Antecedents and Consequences of Work-Family Conflict and Family-Work Conflict Among Frontline Employees in Turkish Hotels
The IUP Journal of Management Research, Vol. XII, No. 4, October 2013, pp. 39-55
Posted: 3 Jun 2014
Date Written: June 3, 2014
Work and family are two important roles the integrating and balancing of which is very difficult. Work-Family Conflict (WFC) and Family-Work Conflict (FWC) have been found to be two independent but correlated constructs that impact time, strain and behaviors of individuals in these two roles. An increasing number of both men and women report higher levels of WFC. This paper examines the potential antecedents and consequences of WFC and FWC in a large sample of frontline service workers in the hospitality sector in Turkey using anonymously completed questionnaires. The sample generally worked very long hours. The findings revealed that WFC and FWC were significantly and positively correlated. The results indicated higher levels of WFC than FWC, but the levels of both were moderate, which is surprising given the long hours worked.

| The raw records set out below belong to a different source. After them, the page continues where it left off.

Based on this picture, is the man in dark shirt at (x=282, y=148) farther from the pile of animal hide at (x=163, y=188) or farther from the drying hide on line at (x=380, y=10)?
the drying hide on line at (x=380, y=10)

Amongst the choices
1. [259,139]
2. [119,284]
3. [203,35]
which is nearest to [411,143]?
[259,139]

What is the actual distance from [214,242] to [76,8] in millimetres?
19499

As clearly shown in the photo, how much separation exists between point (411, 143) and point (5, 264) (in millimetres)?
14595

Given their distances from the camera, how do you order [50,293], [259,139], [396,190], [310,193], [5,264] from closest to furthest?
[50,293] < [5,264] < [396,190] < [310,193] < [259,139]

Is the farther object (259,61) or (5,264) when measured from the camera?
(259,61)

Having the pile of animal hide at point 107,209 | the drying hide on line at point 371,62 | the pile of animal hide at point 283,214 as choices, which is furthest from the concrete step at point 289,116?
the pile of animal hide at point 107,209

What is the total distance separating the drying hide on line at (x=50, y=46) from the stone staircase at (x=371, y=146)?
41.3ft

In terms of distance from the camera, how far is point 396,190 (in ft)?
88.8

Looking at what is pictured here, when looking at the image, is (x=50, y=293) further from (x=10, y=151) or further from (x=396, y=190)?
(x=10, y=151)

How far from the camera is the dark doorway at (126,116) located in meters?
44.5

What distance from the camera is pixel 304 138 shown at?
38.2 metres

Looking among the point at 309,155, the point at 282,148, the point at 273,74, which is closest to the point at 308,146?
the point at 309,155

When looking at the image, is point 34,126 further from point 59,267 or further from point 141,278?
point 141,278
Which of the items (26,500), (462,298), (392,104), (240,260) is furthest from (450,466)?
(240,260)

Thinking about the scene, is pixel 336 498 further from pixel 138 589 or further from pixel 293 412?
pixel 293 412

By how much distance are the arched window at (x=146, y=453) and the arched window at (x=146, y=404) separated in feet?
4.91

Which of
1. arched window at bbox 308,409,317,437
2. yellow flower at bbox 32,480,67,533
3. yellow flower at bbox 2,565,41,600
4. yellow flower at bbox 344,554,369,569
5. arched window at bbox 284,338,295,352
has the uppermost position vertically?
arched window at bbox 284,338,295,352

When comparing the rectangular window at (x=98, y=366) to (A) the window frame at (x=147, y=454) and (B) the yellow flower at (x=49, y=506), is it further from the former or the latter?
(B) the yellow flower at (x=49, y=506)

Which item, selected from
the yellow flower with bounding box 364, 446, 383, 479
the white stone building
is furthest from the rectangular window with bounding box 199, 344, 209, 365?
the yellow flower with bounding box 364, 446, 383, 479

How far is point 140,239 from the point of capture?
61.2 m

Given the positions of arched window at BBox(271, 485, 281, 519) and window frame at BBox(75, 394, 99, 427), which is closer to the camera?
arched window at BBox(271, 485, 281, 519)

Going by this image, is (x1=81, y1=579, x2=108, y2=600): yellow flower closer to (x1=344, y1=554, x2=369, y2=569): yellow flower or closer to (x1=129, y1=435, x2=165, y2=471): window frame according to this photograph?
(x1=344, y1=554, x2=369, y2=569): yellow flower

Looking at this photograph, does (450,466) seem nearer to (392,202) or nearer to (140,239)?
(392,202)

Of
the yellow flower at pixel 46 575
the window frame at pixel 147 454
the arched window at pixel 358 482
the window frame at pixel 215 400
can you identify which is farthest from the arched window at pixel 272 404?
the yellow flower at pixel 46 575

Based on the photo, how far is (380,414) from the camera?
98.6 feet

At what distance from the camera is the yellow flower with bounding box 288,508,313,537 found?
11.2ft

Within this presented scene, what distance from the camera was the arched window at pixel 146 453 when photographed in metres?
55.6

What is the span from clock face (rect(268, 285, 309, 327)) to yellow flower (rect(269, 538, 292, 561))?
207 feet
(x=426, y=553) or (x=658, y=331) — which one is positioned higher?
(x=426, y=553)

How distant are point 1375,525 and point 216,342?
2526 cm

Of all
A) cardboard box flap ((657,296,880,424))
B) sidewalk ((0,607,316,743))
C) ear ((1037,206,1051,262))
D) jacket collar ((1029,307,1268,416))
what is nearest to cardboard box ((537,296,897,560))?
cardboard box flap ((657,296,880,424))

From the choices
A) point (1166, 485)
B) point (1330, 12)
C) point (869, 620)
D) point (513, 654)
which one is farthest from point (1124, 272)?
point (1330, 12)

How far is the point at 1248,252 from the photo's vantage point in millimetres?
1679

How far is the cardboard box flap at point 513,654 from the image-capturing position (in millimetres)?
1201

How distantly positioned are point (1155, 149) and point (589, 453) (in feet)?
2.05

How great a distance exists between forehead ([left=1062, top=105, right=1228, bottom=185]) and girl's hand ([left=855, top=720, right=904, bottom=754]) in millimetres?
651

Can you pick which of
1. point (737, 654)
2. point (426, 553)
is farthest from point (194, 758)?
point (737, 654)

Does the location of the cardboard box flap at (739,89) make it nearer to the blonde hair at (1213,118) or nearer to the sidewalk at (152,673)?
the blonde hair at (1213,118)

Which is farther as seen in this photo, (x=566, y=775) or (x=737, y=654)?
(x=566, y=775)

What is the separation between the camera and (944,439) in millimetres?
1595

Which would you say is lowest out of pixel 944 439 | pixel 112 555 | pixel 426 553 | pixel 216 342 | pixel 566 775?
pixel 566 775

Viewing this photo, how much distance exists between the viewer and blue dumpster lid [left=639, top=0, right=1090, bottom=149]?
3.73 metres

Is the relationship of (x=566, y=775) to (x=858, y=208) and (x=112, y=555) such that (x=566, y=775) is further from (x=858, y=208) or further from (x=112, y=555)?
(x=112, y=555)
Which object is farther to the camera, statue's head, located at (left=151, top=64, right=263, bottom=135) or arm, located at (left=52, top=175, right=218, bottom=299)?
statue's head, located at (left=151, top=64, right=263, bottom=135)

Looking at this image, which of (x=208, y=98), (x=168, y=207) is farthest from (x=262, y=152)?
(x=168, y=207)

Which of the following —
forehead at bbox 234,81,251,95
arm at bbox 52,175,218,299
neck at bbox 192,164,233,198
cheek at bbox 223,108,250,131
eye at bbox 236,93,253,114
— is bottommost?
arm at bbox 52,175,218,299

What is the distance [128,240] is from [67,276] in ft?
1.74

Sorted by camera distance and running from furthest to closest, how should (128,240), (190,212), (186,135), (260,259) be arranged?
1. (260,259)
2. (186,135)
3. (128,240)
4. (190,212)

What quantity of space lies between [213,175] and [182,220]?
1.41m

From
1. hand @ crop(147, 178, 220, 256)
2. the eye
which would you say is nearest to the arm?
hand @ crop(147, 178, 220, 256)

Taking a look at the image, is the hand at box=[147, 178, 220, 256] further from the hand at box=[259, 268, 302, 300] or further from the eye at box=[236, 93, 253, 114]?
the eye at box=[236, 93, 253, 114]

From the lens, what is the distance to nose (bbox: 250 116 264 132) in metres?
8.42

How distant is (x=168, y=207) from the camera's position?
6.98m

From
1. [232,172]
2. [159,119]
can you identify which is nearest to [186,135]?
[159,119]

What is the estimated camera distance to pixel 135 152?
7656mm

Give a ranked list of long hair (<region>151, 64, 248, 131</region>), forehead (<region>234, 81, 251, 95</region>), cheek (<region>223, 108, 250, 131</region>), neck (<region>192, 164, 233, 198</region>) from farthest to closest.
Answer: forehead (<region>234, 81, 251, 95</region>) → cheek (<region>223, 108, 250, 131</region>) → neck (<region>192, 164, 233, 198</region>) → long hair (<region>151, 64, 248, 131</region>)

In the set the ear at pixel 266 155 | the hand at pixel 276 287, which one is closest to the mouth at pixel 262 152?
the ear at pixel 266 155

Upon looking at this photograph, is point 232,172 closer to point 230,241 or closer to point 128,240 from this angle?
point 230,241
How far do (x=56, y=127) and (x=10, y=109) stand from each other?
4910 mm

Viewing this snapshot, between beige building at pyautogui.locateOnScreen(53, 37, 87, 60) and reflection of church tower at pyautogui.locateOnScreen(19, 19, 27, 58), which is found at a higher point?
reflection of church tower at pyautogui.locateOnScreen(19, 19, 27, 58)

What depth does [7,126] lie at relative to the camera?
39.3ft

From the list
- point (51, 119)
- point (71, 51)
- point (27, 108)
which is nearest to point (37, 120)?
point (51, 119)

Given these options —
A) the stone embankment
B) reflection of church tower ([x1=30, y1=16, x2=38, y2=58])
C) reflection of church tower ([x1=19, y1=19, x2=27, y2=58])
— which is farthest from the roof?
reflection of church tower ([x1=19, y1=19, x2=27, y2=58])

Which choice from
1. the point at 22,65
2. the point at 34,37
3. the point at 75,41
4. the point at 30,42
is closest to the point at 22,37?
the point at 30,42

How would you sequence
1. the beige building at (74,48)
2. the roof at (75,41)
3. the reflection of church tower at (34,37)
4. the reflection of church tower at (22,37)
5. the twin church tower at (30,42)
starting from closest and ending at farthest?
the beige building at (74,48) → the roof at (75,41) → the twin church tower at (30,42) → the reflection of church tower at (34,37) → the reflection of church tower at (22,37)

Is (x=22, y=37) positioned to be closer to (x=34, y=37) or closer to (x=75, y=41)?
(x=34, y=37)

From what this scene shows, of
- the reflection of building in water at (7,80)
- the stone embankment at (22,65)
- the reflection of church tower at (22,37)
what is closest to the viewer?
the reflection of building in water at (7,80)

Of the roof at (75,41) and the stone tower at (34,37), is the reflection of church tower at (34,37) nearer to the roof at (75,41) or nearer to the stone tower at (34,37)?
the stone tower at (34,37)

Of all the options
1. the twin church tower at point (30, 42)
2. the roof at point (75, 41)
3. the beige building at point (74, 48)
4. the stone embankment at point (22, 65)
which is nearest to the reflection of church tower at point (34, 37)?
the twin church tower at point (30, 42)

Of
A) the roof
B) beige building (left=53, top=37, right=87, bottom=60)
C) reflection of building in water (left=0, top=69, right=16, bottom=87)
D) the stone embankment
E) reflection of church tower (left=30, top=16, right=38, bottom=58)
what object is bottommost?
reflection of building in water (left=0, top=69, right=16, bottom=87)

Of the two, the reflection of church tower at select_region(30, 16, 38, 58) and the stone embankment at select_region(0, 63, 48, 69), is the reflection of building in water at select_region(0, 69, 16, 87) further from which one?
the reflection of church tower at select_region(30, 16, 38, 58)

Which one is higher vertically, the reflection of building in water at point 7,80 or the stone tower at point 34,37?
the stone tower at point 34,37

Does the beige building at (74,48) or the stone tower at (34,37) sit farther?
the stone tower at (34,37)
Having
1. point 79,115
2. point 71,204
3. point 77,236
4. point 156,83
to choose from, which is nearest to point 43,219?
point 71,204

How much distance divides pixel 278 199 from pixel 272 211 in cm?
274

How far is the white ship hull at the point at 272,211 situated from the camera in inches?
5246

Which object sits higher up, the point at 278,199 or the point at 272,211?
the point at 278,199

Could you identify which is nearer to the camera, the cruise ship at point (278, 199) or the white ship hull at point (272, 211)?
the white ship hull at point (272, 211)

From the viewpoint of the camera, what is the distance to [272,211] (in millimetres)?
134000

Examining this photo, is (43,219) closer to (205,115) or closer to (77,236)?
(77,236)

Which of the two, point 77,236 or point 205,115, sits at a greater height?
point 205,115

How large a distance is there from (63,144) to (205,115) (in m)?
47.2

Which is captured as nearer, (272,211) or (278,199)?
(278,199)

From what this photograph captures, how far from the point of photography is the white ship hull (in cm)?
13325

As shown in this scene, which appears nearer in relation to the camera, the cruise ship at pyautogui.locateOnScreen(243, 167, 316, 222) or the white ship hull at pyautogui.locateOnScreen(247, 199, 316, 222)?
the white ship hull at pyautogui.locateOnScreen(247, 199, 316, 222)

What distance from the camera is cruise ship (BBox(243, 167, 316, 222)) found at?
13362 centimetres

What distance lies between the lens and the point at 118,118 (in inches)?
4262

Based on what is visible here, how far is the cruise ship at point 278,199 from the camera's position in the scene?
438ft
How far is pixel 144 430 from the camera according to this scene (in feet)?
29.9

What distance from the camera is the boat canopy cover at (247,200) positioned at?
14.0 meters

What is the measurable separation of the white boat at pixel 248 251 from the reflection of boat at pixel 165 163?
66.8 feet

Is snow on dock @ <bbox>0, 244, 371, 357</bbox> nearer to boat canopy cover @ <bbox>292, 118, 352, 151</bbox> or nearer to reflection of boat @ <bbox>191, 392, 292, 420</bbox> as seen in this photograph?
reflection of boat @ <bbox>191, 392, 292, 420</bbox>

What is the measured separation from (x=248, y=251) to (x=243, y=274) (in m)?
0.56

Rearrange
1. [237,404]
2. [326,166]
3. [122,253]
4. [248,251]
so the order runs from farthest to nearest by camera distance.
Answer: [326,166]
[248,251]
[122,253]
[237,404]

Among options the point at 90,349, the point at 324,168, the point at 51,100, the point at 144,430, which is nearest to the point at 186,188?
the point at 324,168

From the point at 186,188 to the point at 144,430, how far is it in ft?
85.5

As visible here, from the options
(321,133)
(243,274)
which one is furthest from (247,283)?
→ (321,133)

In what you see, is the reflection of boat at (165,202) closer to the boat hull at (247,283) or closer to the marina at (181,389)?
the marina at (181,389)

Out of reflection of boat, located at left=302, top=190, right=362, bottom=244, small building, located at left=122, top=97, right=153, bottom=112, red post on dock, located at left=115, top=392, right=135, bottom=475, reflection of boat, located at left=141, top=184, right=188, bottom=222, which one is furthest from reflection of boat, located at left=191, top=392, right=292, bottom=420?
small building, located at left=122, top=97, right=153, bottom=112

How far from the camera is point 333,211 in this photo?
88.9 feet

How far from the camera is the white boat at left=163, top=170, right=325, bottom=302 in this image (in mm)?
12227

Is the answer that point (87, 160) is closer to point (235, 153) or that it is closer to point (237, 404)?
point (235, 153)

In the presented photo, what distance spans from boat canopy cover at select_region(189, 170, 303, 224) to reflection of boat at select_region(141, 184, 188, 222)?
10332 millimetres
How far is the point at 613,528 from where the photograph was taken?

Frontline workers with a responsibility of supervising others and those at higher organizational levels reported higher levels of WFC and FWC. Frontline workers reporting higher levels of WFC indicated greater job satisfaction and absorption, while frontline workers indicating lower levels of FWC reported higher levels of job satisfaction and vigor. The paper also provides suggestions for reducing work and family concerns and calls for more work-family research among employees in the tourism and hospitality sector.